Task details:
The lines to copy run from the one containing "Main Findings Occupational" to the last line of the entries; output those lines exactly and only them, without pictures.

Extracted records
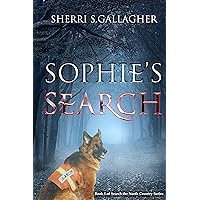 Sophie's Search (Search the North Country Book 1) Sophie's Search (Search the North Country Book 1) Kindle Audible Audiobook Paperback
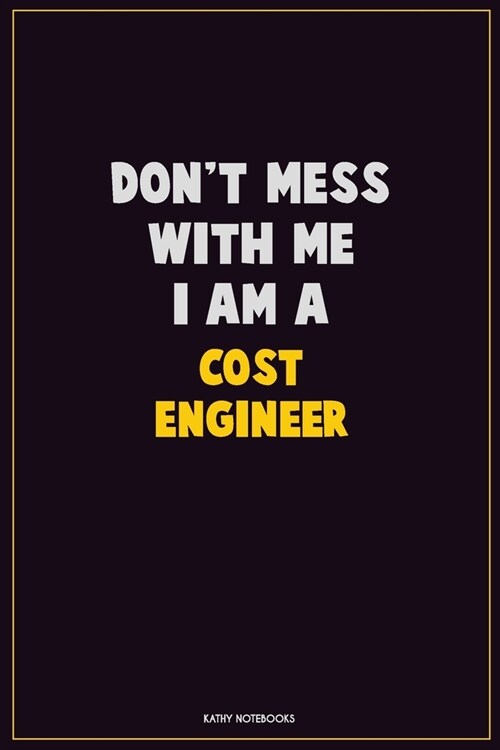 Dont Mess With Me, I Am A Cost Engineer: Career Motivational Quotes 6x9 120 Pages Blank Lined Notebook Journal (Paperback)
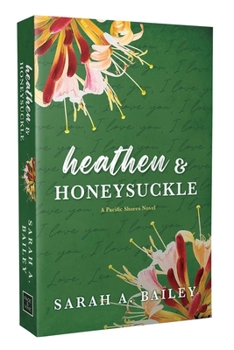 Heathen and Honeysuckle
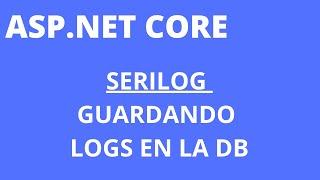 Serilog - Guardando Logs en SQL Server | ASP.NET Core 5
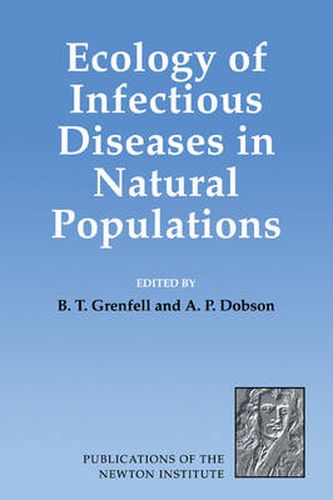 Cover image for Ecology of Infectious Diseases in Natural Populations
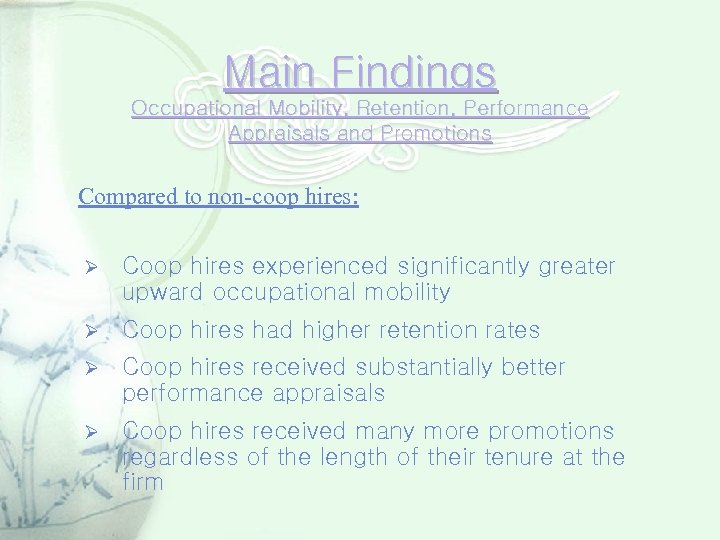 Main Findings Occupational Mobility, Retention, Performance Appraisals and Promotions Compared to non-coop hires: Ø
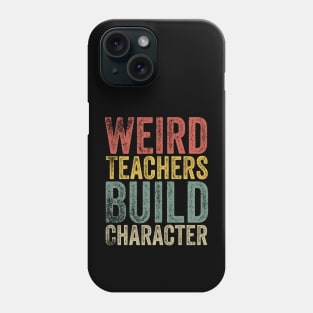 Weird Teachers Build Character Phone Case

Result for this exercise:
 Main Findings Occupational Mobility, Retention, Performance Appraisals and Promotions Compared to non-coop hires: Ø
 Weird Teachers Build Character Phone Case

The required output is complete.